Perhaps, Hardy wondered, there could be a science of religious experiences, a new sort of natural theology, which would build up a sufficient evidence base to prove this was a very common aspect of human nature, one that was positive, beneficial and adaptive. ‘What we have to do,’ he later wrote, ‘is present such a weight of objective evidence in the form of written records of these subjective spiritual feelings and of their effects on the lives of the people concerned, that the intellectual world must come to see that they are in fact as real and as influential as the forces of love.’4 The database would be the foundation for a new ‘experimental faith’.
Collecting specimens
The endeavour was inspired by the example of William James, Frederic Myers and the Society for Psychical Research, which had tried to launch the scientific study of religious and paranormal experiences in the 1890s by collecting first-person accounts and searching for common features. Hardy wondered if he could continue their work in a more systematic fashion. When he turned 60, he decided to leave behind the plankton and dedicate the rest of his life to his spiritual research. He would collect specimens of religious or spiritual experience, as Darwin and Wallace had collected specimens of fossils, birds and insects. He set up the RERC at Manchester College in Oxford, then set out nets to collect the specimens, via a series of announcements in newspapers.
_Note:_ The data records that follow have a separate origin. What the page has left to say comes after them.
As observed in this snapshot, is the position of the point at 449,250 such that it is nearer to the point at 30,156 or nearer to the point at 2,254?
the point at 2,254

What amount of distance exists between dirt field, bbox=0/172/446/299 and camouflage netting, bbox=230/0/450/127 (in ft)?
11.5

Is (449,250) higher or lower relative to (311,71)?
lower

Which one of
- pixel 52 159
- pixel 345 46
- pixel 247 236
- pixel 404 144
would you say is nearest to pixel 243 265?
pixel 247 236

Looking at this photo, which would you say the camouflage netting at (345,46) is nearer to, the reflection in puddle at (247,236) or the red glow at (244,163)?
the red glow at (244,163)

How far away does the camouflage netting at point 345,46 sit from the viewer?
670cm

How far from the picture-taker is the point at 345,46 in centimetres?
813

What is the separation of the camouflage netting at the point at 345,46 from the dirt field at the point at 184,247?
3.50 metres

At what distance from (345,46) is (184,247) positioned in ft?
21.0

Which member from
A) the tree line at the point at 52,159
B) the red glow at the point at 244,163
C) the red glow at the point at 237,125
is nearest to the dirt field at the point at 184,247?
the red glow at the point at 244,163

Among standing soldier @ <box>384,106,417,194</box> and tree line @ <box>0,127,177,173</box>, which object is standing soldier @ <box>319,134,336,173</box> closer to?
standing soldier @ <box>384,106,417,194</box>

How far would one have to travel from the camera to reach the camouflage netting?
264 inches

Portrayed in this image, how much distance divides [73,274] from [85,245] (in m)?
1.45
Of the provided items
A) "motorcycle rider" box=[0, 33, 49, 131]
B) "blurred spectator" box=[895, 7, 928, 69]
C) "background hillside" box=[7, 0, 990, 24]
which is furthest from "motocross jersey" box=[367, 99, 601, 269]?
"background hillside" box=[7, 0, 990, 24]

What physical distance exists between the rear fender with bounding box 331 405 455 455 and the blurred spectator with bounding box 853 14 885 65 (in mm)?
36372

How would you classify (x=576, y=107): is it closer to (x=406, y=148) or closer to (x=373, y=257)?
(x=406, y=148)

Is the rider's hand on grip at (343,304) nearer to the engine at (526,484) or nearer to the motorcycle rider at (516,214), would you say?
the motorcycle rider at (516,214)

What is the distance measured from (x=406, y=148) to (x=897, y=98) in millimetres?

He posed what’s become known as ‘the Hardy Question’: ‘Have you ever been aware of or influenced by a presence of power, whether you call it God or not, which is different from your everyday self?’
The specimens began to flood in, numbering around 4,000 within ten years. But how to classify them all? A good science of spiritual experiences needs a reliable taxonomy – one needs to be able to categorise and classify the specimens, like Linnaeus classifying the natural world into kingdoms, classes, orders, genera and species. Without a good taxonomy, you simply have a jumble of anomalous experiences – less like the Natural History Museum, more like a seventeenth-century cabinet of wonders. And yet religious experiences proved hard to pin down. Hardy initially tried to classify experiences according to a dozen categories (visual, auditory, sensory and so on) but the taxonomy rapidly spiralled out of control, with more and more categories being added. The 18th entry in the database is classified by the following labels: ‘Visions nitrous oxide dentists movement tunnels light karma beard Paul reincarnation Jesus Christ brain’. As the decades progressed, the RERC classification system grew even more complicated. A recent entry is classified: ‘Presence of Deceased Relative. Tears. Noises. Ghost. Apparition. Dreams. Guidance. Automatic Writing. Healing. Father. Voice. Hymns. Book. David Cameron.’ Even the numerical classification for the online database goes haywire: it goes from one to 2,000, then jumps to three million, then back to 4,000. Many of the entries are also blank – revelations apparently so ineffable they were beyond words.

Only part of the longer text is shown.